According to the company’s website, the investment necessary to open a new Wienerschnitzel restaurant ranges between $303,600 and $1.4 million. Liquid capital of $250,000 is required, with a net worth of $600,000. Franchise fees range from $16,000 to $32,000, while initial training is $4,000.

“The new Hot Dogs for Profits incentive program significantly lowers the cost of entry for prospective franchisees eager to turn hot dogs into financial gains,” Ted Milburn, director of Franchise Development, said in a statement.

Wienerschnitzel marked its 12th consecutive year of same-store sales growth in 2022 and signed multi-unit franchise agreements in new markets including Arkansas, Boise, Idaho, Omaha, Nebraska, and Texas’ Rio Grande Valley.

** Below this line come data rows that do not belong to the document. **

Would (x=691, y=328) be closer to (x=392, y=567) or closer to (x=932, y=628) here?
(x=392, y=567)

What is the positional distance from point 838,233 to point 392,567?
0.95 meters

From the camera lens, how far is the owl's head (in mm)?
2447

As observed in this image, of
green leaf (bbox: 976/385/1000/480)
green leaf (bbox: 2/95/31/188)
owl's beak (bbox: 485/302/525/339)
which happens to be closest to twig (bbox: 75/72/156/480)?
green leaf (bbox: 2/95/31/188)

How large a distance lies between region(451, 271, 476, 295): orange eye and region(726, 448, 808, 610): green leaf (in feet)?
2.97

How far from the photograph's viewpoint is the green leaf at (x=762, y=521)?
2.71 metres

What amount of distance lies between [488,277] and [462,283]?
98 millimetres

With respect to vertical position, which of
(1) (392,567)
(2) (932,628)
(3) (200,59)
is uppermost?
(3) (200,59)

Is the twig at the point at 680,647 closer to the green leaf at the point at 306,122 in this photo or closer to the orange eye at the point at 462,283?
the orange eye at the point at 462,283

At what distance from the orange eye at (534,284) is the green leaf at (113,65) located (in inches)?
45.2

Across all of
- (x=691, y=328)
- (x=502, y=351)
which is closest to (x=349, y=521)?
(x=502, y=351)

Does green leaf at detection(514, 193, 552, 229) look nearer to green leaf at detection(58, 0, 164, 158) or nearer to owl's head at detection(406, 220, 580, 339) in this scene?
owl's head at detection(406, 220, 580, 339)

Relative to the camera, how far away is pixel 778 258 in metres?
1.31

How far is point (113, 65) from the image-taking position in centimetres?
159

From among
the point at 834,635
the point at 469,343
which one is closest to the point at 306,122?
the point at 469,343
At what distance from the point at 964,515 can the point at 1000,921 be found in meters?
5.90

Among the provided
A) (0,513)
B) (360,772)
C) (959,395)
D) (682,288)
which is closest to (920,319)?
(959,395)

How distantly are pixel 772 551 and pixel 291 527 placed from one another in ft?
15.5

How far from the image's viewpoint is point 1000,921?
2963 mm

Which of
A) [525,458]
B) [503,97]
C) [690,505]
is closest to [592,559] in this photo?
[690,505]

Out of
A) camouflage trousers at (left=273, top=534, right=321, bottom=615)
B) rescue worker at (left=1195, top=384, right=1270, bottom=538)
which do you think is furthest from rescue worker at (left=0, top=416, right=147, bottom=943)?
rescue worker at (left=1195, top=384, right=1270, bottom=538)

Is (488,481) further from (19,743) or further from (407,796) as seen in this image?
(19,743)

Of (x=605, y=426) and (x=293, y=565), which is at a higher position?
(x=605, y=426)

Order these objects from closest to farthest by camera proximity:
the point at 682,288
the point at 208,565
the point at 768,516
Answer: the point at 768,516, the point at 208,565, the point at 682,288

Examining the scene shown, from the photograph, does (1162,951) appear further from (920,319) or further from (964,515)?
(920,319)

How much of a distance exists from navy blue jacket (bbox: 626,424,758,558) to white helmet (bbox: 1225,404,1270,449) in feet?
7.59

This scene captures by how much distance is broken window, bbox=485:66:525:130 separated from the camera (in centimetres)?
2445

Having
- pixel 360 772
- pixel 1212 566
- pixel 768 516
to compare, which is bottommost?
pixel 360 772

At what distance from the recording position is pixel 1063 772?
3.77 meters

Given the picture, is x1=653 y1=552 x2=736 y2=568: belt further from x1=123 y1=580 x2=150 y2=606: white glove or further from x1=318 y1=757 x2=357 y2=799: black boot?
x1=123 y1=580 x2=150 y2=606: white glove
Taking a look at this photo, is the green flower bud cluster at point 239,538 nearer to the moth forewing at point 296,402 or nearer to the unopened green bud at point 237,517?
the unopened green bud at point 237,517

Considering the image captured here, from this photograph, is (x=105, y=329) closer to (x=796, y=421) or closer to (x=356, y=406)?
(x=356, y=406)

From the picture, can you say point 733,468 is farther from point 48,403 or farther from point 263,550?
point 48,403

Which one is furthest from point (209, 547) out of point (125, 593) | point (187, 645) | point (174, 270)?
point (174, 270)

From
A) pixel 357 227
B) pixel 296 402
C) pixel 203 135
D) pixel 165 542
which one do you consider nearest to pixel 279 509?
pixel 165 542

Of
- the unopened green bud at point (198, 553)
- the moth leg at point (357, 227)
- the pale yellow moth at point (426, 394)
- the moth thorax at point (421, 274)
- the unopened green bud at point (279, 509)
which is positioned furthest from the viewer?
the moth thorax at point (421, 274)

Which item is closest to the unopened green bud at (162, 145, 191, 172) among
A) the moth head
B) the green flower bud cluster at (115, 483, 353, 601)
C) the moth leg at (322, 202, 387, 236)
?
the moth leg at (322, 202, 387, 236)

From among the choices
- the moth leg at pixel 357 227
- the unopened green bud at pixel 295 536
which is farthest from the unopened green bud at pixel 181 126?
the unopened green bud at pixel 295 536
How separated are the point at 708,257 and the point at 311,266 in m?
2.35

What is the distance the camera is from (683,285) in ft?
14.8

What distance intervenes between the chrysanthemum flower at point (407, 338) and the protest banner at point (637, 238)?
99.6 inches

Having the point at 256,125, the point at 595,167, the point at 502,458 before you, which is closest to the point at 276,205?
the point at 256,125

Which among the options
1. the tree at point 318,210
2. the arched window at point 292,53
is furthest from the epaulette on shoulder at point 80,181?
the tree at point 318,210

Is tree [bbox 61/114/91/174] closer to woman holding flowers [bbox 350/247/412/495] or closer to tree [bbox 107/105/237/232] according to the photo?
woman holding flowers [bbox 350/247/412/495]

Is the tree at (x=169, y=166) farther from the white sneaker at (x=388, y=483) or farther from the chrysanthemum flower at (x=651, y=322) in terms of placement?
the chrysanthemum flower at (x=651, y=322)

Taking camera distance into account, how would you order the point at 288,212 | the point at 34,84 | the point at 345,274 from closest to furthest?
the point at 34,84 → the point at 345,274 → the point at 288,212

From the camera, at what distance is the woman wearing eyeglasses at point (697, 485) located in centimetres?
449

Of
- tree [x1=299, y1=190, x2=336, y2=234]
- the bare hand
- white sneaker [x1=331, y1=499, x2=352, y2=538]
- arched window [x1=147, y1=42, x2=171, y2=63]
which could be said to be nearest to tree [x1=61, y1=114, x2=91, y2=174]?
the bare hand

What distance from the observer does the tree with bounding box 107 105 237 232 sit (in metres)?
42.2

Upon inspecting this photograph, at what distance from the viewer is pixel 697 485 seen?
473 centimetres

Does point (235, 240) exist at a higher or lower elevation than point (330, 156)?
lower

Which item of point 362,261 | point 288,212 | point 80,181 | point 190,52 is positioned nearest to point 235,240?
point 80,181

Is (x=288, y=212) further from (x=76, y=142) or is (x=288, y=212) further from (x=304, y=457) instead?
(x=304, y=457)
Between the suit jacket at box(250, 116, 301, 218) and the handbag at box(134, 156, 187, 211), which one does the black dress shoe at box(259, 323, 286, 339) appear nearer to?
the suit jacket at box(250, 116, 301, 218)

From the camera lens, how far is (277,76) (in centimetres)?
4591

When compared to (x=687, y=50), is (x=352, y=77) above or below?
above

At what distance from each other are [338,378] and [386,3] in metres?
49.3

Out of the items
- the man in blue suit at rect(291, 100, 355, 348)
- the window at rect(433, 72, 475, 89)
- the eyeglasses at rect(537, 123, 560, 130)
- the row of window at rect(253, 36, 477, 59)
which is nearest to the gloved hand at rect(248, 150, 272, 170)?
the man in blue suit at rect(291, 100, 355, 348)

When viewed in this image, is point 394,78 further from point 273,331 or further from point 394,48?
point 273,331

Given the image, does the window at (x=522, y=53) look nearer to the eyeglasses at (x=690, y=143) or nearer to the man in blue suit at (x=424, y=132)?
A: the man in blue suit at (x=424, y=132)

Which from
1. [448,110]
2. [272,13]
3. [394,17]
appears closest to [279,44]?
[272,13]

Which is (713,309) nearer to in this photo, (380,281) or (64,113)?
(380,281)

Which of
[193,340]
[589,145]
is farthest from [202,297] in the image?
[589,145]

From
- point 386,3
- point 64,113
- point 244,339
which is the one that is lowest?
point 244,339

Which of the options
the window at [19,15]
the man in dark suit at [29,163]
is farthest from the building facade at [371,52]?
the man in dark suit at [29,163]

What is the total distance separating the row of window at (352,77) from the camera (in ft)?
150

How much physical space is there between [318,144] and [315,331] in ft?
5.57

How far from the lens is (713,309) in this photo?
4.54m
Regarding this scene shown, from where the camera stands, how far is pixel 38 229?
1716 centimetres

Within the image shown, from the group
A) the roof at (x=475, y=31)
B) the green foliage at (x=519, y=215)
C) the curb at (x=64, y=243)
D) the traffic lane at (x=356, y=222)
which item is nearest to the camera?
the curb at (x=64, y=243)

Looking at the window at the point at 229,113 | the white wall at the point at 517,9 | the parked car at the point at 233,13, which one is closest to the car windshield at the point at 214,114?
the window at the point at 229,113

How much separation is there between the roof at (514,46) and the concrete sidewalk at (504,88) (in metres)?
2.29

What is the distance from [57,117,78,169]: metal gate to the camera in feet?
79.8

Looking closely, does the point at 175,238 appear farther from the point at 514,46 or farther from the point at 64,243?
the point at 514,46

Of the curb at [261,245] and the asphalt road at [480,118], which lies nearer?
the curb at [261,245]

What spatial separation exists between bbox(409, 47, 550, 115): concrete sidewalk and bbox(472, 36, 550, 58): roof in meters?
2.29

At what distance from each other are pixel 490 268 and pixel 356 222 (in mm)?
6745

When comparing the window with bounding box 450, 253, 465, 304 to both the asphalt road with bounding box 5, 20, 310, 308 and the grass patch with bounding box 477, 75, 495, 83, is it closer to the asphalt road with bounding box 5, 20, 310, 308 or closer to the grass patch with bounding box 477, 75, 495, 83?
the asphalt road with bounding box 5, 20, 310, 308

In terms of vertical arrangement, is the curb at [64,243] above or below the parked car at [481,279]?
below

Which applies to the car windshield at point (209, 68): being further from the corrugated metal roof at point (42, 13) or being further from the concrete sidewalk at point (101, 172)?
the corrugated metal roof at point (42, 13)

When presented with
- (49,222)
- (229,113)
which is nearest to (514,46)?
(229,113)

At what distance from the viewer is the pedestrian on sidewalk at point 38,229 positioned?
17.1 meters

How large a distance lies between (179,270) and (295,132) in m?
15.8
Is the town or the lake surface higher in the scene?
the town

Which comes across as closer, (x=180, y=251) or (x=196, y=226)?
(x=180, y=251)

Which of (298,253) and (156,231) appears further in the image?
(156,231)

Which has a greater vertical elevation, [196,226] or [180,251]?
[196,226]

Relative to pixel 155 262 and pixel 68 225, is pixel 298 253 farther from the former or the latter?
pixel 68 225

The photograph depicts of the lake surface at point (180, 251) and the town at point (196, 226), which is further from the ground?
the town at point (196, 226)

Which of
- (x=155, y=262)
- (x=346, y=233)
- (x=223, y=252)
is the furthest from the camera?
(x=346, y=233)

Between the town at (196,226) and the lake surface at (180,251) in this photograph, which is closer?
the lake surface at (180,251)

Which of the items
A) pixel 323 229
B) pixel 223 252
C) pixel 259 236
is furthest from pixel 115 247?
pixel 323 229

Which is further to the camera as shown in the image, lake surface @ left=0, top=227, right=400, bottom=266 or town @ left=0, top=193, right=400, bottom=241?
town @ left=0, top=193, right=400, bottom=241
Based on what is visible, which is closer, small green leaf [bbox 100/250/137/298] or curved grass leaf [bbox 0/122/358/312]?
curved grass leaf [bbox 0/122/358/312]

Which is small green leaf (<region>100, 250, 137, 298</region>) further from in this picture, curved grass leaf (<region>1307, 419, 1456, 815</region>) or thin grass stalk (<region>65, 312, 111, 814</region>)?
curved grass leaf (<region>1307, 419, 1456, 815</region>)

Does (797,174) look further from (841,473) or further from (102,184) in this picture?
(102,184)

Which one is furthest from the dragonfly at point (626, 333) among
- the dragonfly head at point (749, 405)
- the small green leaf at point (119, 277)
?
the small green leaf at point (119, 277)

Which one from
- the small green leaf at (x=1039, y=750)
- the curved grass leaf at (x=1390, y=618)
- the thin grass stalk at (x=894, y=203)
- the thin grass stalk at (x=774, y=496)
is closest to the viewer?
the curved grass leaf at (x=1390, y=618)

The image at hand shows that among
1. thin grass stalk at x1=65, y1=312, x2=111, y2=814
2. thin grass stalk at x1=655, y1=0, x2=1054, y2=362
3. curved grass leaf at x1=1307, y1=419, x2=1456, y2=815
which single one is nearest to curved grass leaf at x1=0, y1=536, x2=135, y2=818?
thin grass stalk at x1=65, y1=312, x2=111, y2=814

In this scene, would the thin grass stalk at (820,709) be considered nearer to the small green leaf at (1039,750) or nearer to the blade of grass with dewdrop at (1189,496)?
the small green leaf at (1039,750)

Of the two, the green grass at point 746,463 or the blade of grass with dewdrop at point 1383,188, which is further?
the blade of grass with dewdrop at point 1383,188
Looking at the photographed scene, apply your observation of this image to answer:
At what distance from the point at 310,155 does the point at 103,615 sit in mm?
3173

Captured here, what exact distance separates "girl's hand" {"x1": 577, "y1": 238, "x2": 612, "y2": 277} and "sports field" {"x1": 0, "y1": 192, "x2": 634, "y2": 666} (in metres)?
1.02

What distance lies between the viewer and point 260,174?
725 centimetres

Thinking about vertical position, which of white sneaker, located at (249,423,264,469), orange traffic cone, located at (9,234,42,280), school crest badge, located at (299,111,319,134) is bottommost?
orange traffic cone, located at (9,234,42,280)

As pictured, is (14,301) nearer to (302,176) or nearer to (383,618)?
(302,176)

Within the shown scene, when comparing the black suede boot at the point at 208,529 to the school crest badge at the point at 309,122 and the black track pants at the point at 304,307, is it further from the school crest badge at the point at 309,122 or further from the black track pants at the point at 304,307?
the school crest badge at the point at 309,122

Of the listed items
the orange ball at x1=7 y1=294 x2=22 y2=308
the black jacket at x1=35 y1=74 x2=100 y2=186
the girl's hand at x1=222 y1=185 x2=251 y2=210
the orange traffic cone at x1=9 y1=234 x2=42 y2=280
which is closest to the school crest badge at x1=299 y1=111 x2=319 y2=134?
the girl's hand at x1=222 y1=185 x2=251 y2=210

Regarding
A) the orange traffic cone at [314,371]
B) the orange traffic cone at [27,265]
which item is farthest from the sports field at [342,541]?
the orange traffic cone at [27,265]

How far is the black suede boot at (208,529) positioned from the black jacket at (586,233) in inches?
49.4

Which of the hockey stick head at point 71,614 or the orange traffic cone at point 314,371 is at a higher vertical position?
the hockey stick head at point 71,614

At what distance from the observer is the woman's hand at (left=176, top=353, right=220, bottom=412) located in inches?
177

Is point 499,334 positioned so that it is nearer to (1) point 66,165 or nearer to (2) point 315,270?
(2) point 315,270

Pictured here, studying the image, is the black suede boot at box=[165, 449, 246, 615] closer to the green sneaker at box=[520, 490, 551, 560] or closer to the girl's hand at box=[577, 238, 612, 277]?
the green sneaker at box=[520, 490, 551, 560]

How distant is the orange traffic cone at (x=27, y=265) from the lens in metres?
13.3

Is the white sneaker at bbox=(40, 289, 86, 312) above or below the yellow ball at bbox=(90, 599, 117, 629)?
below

There are nearly 350 franchised Wienerschnitzel locations in operation throughout 10 states, with more than 50 units in various stages of development across the U.S.

Multi-unit incentive programs are becoming more common in the restaurant industry as franchising has grown during the pandemic while labor shortages have persisted. Incentives can differentiate brands in an increasingly competitive environment and, as is the case with Wienerschnitzel, help ease some of those labor cost burdens with training coverage. While Wienerschnitzel’s incentive program is for a limited-time only, CEO J.R. Galardi said in a statement that he expects it to help “usher in what is expected to be a history-making year for the brand” in terms of franchise growth and development.